Se il nostro tempo sembra affacciarsi sull’abisso, va allora scomposta questa rabbia improduttiva e sconclusionata attraverso la riconsiderazione del culto della libertà che feconda la storia. E perciò bisogna provare a tirarsi fuori dal grigio della mediocrità e dai precetti del politicamente corretto senza darsi l’alibi dell’illusione alla partecipazione globale che l’ordine del discorso vorrebbe surrogare con qualche parziale e saltuaria “stecca nel coro”. Non una negazione della battaglia politica o un ritrarsi dal gioco pubblico della comunicazione internettiana, ma un tragitto di ricerca che si perfezioni innanzitutto in una inarrestabile evoluzione personale, e quindi: «non un ritorno all’antico e nemmeno una riproposizione di antichi scenari dettati dai partiti di massa… ma la ricerca della consapevolezza, della coscienza attiva che rende agevole la complessità e complesso il superficiale. La coltivazione non è isolarsi pessimisticamente ma rinvigorire la profondità della vita».
Una battaglia complicata nelle forme e nelle tattiche di ingaggio perché la condizione generale degrada oramai sempre più verso il basso e respinge ogni forma di autonomia. E infatti Ricucci introduce la nozione di uomo-folla come peggioramento dell’uomo-massa di cui Ortega y Gasset ne perimetrò quasi un secolo fa i contorni. Ulteriore imbruttimento rispetto a ciò che già allora pareva decadente e che, adesso, definiamo postmoderno, liquido, che non si deprime ma addirittura si esalta nella mediocrità, che si dedica alla «pornografia delle emozioni, al consumo di massa, al superamento di ogni limite e alla tirannia dei diritti per tutti», che non cerca più nemmeno una giustificazione ai moniti moralistici che vengono calati dall’alto e che si abbandona con naturalezza a precetti che annientano le identità personali e le scelte di vita. E invece, in un contesto del genere servirebbe «la volontà di edificare l’uomo sovrano di se stesso, l’indecente che non si accodi alla rasserenante decenza dell’imposizione e combatta l’autoannullamento in atto. Non una teoria, ma pratica».
C’è infine una postilla che Ricucci tenta di portare all’attenzione del lettore: l’esposizione del mondo conservatore rispetto a questi temi sui quali ostenterebbe quotidianamente un rapporto di contrapposizione netta rischia di trattenersi pericolosamente su una lama tagliente.
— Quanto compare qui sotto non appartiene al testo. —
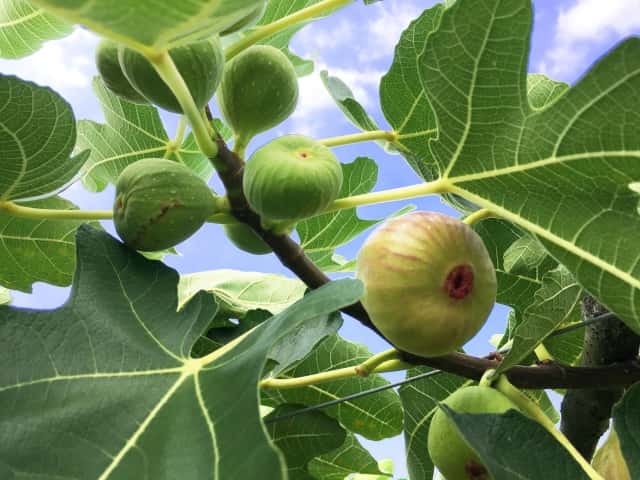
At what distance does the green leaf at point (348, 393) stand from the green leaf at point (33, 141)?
2.11 feet

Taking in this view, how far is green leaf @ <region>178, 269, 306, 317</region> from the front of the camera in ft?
5.97

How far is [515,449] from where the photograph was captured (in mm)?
1038

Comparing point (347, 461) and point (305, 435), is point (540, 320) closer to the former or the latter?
point (305, 435)

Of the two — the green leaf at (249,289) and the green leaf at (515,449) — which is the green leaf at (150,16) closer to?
the green leaf at (515,449)

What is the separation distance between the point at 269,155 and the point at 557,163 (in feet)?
1.30

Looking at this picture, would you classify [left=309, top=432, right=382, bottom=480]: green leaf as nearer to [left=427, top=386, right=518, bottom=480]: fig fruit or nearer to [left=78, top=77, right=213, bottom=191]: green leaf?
[left=427, top=386, right=518, bottom=480]: fig fruit

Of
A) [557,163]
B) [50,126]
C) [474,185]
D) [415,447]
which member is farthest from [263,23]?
[415,447]

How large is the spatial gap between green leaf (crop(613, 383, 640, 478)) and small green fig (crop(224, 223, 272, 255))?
1.97 ft

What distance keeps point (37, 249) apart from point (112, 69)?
504mm

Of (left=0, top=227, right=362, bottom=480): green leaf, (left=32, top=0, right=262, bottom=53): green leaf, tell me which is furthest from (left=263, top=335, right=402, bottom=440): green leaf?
(left=32, top=0, right=262, bottom=53): green leaf

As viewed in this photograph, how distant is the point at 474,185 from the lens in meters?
1.16

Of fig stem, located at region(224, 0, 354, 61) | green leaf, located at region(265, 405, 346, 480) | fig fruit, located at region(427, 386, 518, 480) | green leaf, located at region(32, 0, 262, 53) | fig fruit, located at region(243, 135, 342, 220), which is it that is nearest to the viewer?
green leaf, located at region(32, 0, 262, 53)

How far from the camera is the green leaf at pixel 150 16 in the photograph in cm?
84

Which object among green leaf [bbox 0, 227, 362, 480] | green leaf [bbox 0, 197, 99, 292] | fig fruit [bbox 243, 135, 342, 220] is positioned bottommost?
green leaf [bbox 0, 227, 362, 480]
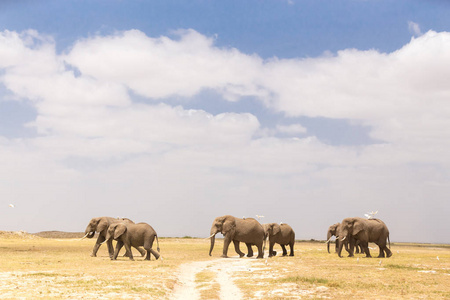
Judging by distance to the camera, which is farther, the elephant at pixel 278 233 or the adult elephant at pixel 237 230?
the elephant at pixel 278 233

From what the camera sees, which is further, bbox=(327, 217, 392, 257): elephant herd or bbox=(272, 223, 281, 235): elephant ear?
bbox=(272, 223, 281, 235): elephant ear

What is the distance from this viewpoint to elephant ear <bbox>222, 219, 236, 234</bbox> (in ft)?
135

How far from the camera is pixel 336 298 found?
19.2 meters

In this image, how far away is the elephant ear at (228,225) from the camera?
41.2 meters

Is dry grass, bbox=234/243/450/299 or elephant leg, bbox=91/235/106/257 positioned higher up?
elephant leg, bbox=91/235/106/257

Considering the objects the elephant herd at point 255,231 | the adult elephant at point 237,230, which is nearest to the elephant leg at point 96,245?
the elephant herd at point 255,231

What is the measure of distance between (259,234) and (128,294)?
23726mm

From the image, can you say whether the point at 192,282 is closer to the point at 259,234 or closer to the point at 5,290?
the point at 5,290

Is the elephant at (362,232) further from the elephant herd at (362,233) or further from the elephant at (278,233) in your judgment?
the elephant at (278,233)

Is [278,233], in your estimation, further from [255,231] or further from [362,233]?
[362,233]

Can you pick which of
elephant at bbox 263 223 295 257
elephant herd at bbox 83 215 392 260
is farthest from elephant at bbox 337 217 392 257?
elephant at bbox 263 223 295 257

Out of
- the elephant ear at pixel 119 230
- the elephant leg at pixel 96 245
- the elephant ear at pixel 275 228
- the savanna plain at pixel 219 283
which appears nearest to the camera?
the savanna plain at pixel 219 283

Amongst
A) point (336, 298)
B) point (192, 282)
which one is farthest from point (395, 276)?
point (192, 282)

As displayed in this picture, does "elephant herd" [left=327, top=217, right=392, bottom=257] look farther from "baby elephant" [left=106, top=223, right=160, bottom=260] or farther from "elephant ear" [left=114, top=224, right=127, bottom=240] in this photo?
"elephant ear" [left=114, top=224, right=127, bottom=240]
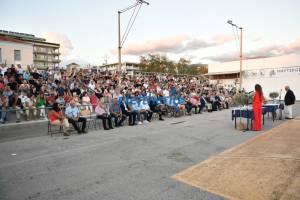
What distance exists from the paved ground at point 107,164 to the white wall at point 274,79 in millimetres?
30303

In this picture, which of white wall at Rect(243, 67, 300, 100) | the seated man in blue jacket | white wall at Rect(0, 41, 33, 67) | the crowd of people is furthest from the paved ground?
white wall at Rect(243, 67, 300, 100)

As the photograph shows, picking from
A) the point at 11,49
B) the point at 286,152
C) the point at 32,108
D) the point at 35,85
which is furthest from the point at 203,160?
the point at 11,49

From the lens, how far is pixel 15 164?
18.7 ft

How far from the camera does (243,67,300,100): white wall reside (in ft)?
111

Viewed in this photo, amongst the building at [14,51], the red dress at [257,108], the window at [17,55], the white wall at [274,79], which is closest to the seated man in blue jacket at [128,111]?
the red dress at [257,108]

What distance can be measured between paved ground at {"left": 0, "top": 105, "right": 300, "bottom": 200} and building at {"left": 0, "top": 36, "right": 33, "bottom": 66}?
28.2 metres

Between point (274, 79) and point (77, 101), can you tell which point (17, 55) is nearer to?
point (77, 101)

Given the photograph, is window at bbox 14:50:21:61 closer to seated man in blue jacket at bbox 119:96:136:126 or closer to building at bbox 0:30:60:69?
seated man in blue jacket at bbox 119:96:136:126

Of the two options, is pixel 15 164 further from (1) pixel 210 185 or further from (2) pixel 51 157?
(1) pixel 210 185

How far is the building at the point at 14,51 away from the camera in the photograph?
31.8 meters

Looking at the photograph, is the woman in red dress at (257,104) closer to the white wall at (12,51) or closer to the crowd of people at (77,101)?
the crowd of people at (77,101)

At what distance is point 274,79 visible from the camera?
35.6 m

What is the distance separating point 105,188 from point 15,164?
296 centimetres

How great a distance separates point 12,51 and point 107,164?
112ft
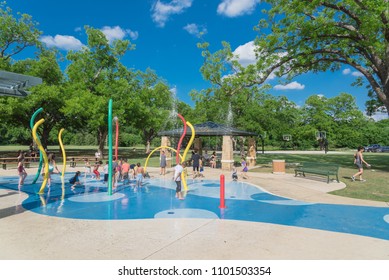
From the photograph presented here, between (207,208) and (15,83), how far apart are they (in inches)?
295

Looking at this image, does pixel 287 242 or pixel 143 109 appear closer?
pixel 287 242

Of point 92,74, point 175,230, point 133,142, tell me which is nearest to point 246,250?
point 175,230

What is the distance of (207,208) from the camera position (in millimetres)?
9383

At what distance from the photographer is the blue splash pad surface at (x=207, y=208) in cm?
765

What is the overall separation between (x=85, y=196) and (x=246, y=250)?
27.5ft

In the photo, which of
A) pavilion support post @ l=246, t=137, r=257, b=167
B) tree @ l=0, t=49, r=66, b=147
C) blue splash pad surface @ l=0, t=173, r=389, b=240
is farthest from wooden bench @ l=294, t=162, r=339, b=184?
tree @ l=0, t=49, r=66, b=147

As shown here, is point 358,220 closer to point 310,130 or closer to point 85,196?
point 85,196

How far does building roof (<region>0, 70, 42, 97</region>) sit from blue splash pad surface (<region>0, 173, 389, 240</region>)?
4005 millimetres

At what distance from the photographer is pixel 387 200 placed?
1024cm

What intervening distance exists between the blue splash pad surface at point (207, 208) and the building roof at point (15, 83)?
13.1 feet

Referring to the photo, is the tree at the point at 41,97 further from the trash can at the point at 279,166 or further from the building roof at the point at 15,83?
the trash can at the point at 279,166

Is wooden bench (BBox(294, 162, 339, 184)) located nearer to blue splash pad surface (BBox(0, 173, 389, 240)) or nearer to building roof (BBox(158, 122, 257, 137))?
blue splash pad surface (BBox(0, 173, 389, 240))

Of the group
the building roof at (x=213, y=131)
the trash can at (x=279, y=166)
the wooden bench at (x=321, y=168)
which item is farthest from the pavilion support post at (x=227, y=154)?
the wooden bench at (x=321, y=168)

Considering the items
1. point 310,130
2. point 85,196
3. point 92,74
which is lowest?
point 85,196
Se da un lato, rischia infatti di musealizzare il pensiero critico e renderlo asettico rispetto ad ogni pur flebile mossa movimentistica, dall’altro, può avere la tentazione di ridurlo a moneta di scambio per prolungati compromessi politici al ribasso. Dunque, ancora una volta, la strada primariamente indicata sarebbe la rigenerazione del singolo individuo, capace di contaminare l’ordinario con l’indecenza della scorrettezza politica.
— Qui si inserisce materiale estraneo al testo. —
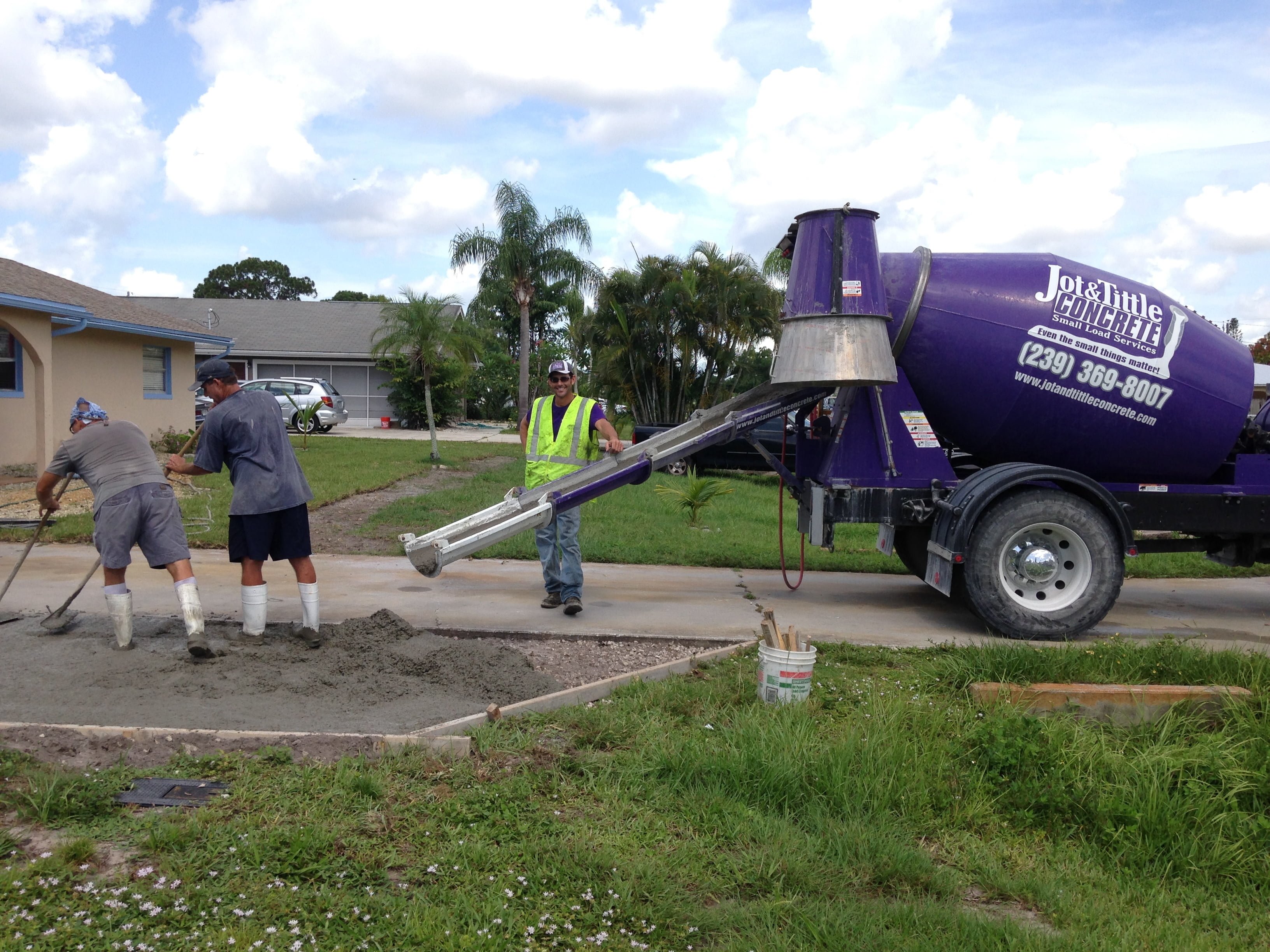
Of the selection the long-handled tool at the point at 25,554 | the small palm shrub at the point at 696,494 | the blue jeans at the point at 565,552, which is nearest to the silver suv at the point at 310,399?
the small palm shrub at the point at 696,494

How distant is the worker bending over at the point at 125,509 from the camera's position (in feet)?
19.8

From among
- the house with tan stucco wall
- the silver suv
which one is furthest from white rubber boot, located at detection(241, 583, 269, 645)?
the silver suv

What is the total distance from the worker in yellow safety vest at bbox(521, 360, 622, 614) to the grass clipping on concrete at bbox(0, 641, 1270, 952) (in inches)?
104

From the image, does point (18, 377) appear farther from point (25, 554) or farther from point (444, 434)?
point (444, 434)

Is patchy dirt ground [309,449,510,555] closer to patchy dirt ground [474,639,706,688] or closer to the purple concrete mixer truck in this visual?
patchy dirt ground [474,639,706,688]

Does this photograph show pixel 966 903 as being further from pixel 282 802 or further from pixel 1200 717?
pixel 282 802

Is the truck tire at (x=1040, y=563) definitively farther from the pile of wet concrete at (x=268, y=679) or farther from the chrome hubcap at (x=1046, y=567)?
the pile of wet concrete at (x=268, y=679)

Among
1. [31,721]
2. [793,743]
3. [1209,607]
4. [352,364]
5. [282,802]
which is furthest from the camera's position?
[352,364]

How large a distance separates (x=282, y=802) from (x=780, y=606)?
4989mm

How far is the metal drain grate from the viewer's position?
3.87 meters

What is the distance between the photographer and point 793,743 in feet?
14.4

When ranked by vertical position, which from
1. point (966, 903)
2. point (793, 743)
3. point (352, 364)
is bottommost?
point (966, 903)

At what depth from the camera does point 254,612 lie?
6.35 meters

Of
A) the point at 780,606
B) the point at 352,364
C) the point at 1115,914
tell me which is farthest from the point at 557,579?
the point at 352,364
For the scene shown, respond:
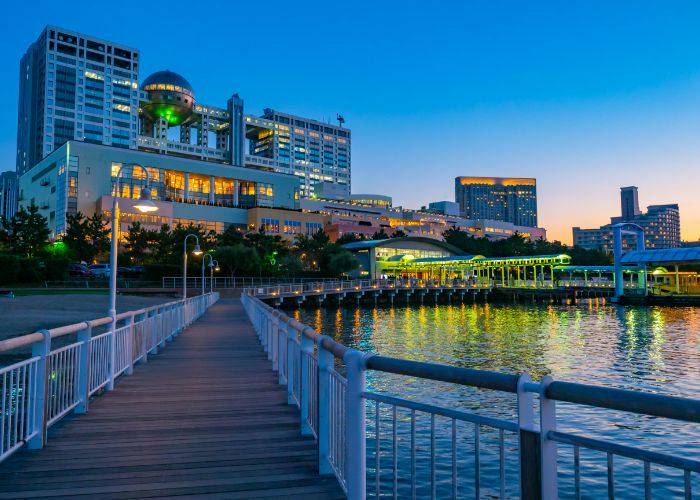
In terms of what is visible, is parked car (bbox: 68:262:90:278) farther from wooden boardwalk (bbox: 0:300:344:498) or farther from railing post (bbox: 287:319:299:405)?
railing post (bbox: 287:319:299:405)

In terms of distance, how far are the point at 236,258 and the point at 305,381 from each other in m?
63.6

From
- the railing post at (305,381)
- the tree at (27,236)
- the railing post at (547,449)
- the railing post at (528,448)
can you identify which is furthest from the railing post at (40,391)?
the tree at (27,236)

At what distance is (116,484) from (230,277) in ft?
205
Non è dato sapere se la rivoluzione tecnologica e i condizionamenti dei mass-media continueranno nel tempo ad essere sempre più corposi e consentiranno tutto ciò, oppure potranno indirizzare la battaglia verso la sconfitta. Ma, in fondo, come ribadisce Ricucci, non bisogna essere fuori dal tempo ma decidere come starci dentro.